Perché qui ci sono tecnicamente due strade percorribili, che certo non dipendono da noi: o La Vardera ha l’obiettivo di fuoriuscire dalla coalizione di centrosinistra oppure è disponibile a ritirare la sua candidatura alla Presidenza della Regione per sedersi attorno a un tavolo dove ci siamo anche noi.
Quindi l’On. Barbagallo, prima di parlare di ampliamento della coalizione progressista, deve definire tutte queste cose. Perché, se non vengono chiarite, allora tutte le dichiarazioni fatte sono inutili e noi sicuramente non abbiamo intenzione di perdere tempo.
Diversamente, con tutte le contraddizioni che ancora sono presenti nel campo largo, si rischia seriamente di farlo diventare un campo santo. Ad oggi noi non sappiamo chi sono i partiti che ne fanno parte e c’è una fuga in avanti di La Vardera che impedisce qualunque tipo di ragionamento.

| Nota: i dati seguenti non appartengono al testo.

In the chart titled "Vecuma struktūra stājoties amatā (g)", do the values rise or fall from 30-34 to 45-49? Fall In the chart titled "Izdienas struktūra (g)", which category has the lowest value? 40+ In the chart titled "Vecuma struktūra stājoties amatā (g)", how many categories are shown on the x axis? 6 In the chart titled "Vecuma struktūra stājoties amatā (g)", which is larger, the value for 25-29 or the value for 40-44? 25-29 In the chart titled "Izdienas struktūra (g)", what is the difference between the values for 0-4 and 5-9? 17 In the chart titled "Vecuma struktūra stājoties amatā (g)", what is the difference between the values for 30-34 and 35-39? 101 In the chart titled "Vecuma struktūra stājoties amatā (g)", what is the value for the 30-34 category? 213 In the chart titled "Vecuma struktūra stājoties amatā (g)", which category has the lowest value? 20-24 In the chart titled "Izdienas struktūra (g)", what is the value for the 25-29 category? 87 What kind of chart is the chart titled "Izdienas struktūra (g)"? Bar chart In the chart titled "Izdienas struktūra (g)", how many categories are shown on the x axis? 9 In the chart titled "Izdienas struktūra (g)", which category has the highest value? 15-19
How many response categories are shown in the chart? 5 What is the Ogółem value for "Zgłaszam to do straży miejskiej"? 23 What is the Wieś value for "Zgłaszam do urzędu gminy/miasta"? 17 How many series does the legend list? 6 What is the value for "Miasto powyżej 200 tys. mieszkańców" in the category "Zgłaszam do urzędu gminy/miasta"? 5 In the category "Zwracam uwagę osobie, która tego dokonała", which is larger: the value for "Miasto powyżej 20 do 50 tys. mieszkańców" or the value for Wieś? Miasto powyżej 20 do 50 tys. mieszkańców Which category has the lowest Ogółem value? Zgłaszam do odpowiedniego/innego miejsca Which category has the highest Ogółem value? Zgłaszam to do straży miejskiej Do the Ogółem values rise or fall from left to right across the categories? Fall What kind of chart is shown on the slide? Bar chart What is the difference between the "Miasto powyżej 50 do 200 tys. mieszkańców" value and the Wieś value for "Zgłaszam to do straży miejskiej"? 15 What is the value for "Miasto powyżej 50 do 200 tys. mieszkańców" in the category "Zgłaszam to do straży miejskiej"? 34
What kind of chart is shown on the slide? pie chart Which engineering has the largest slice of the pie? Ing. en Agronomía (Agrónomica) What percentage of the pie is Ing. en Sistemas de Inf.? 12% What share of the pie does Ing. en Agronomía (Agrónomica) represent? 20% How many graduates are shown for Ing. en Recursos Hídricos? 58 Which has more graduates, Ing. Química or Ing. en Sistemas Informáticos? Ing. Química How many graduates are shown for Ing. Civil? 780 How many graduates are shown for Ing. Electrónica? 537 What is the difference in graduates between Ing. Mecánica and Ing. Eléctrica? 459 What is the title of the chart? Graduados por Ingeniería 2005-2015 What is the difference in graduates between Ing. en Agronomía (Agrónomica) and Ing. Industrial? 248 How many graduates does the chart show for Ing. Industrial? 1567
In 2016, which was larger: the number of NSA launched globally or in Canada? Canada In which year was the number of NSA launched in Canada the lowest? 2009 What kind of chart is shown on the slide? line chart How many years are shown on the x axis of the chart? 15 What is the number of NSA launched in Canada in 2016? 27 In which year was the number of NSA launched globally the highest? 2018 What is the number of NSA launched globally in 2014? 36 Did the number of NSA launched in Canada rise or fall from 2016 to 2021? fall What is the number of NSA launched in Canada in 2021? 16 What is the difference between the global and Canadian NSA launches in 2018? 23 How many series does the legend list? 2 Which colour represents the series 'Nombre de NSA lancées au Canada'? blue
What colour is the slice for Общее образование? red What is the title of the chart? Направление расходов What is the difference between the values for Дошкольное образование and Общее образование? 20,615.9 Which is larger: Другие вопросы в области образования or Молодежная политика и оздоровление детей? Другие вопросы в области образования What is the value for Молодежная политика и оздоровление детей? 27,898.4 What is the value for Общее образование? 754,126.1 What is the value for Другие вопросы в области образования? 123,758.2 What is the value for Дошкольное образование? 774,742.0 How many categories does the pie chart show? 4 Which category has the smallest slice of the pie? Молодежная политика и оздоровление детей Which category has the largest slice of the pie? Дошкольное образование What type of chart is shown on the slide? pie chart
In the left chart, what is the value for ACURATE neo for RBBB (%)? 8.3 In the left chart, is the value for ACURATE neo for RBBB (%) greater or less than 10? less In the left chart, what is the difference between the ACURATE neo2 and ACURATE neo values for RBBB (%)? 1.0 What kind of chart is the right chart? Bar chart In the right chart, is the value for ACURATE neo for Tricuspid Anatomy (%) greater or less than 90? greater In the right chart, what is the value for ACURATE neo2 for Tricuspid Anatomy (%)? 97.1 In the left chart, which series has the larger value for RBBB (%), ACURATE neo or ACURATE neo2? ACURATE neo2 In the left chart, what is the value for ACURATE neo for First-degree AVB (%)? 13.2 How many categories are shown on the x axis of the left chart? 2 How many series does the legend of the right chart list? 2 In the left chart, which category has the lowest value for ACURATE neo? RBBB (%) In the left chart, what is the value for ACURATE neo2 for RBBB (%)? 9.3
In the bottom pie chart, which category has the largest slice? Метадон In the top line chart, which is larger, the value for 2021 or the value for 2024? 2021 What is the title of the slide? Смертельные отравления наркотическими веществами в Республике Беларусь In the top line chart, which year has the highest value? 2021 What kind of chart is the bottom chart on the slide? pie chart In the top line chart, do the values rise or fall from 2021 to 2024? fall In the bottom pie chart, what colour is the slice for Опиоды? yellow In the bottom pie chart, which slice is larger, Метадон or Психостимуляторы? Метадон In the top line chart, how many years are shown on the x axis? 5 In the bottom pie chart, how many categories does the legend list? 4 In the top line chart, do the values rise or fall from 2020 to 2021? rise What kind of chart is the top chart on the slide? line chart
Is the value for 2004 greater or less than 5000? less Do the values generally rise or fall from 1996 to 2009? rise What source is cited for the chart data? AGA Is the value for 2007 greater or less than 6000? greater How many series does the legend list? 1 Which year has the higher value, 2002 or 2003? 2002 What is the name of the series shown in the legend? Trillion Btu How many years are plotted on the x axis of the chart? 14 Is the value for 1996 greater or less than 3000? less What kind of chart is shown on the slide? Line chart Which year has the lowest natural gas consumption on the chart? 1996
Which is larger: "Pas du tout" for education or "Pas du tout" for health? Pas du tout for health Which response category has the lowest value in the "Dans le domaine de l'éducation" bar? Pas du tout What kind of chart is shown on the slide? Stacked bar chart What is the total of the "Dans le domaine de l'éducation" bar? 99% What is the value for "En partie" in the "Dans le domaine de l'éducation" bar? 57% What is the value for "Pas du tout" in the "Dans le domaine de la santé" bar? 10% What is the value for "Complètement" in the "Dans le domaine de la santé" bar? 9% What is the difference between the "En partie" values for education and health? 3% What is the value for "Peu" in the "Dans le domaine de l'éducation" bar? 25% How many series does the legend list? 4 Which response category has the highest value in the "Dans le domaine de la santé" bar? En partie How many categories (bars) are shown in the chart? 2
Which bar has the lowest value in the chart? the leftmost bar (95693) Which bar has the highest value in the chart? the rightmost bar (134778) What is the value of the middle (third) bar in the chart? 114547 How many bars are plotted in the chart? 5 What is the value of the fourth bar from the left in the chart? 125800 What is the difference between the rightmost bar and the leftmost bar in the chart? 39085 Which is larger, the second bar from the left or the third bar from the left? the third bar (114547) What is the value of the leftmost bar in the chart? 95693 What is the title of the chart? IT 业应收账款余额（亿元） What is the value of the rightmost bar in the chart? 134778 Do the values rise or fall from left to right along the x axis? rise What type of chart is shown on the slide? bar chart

A scanso di equivoci, faccio una domanda semplice all’On. Barbagallo: La Vardera è il candidato dell’attuale campo progressista o è una sua iniziativa personale? È ovvio che, per sedersi e ragionare in termini definitivi, ognuno deve ritirare la propria candidatura.
Diversamente, se La Vardera sta nel centrosinistra a condizione che lui e solo lui sia il candidato alla Presidenza della Regione, di fatto ricattando il centrosinistra, è evidente che non esiste più una coalizione che deve interloquire per stabilire programma, metodo e candidato alla Presidenza della Regione.
Dunque, prima di ogni cosa, va azzerata la situazione e bisogna mettere tutti gli interlocutori allo stesso punto di partenza, con regole chiare per tutti, scrivere un programma e, a quel punto, ma solo a quel punto, fare le primarie. Ribadisco: noi siamo favorevoli alle primarie, ma rappresentano soltanto l’ultimo atto di questo percorso.

Dunque a Barbagallo dico chiaramente, senza fare giri di parole: siamo disponibili a sederci attorno a un tavolo per costruire la coalizione del campo largo, ma dobbiamo farlo solo con interlocutori legittimati a farlo e soprattutto mettendo in chiaro che non ci sono già candidati alla Presidenza prestabiliti. Chi invece non intende farlo, bisogna dire chiaramente che non può far parte della coalizione.
Con queste condizioni noi siamo pronti anche a fermare il percorso già avviato della mia candidatura alla Presidenza della Regione Siciliana. Chiaramente non sono disponibile ad aspettare ad oltranza. Dunque la prima cosa che aspetto di sapere dall’On. Barbagallo è la data per vederci e iniziare a discutere, sulla base delle considerazioni sopra esposte.
Chiaramente il 18 luglio l’On. Barbagallo, unitamente a tutti i coordinatori dei partiti del centrosinistra, è stato invitato alla nostra convention che si svolgerà alle ore 10 al Teatro Politeama. In quella occasione ci aspettiamo da tutti i leader del centrosinistra un atto definitivo che dia reale credibilità alla loro coalizione.